Ее присутствие, словно грозовая туча, подгоняемая ветром, оспаривало пространство у солнца и голубизны.
— Я пошутила, — сказала она, и атмосфера волшебства вмиг рассеялась.
— Вы хранительница виллы? — спросил я, приспосабливаясь к новой ситуации.
— Я хранительница своих кошек, — ответила она. — И своих воспоминаний.
— Можно осмотреть дом? — снова попытался я.
— Ну мало ли… — протянула она, окинув меня пристальным взглядом небесно-голубых глаз, так поразивших меня в первое же мгновение.
— Мало ли — что?
Я привык сметать препятствия на своем пути, и этот нелепый словесный менуэт уже начал выводить меня из себя.
— Мало ли что скажет управляющий, — улыбнулась она.
— Могу я с ним поговорить?
— А вы кто? — спросила она, опять поставив меня в тупик.
— Я просто случайно проезжал мимо, — придумал я с ходу.
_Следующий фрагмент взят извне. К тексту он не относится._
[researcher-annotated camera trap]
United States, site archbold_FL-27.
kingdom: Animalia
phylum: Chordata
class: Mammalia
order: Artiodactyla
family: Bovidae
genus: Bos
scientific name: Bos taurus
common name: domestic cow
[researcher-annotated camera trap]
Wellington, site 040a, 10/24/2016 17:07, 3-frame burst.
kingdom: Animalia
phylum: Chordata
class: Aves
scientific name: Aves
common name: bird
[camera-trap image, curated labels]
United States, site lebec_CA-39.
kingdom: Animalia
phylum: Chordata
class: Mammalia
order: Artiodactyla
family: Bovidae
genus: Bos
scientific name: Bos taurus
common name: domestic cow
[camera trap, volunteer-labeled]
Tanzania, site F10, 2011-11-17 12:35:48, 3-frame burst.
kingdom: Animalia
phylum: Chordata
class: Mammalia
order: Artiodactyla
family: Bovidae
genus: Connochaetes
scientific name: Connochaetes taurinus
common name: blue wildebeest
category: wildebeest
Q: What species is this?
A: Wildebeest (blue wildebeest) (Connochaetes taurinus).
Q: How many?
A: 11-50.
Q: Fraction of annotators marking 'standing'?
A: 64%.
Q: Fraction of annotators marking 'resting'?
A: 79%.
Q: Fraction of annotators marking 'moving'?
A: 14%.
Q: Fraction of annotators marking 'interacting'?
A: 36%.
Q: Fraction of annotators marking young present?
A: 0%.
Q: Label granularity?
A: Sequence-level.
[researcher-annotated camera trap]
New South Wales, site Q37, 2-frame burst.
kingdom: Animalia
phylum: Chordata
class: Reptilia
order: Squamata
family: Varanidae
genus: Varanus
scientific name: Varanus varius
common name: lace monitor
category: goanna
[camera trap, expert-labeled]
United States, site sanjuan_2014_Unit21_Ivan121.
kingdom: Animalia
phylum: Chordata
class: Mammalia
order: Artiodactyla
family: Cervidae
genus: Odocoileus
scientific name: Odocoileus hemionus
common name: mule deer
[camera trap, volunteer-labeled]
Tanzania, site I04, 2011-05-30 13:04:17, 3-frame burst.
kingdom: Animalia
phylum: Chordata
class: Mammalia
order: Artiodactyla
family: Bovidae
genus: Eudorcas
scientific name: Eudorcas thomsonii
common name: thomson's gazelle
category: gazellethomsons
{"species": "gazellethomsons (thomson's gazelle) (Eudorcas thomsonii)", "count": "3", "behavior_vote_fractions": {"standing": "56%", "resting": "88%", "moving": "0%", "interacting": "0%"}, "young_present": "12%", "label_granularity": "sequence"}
— Никто не заезжает сюда случайно, — изрекла непоколебимая старуха.
— А я заехал именно случайно, — упрямо повторил я, решив стоять на своем. — Вилла очень хороша. Хотелось бы походить здесь, посмотреть.
— Да, но все-таки кто вы такой? — вежливо переспросила она, улыбаясь и не сдвинувшись ни на шаг.
Имело ли смысл говорить ей правду? С таким же успехом я мог бы объявить себя вице-королем Индии. Мое подлинное имя скорее всего ничего для нее не значило. А впрочем, в конечном счете я ведь и сам не знал, кто я такой. Более того, я приехал сюда именно для того, чтобы это выяснить.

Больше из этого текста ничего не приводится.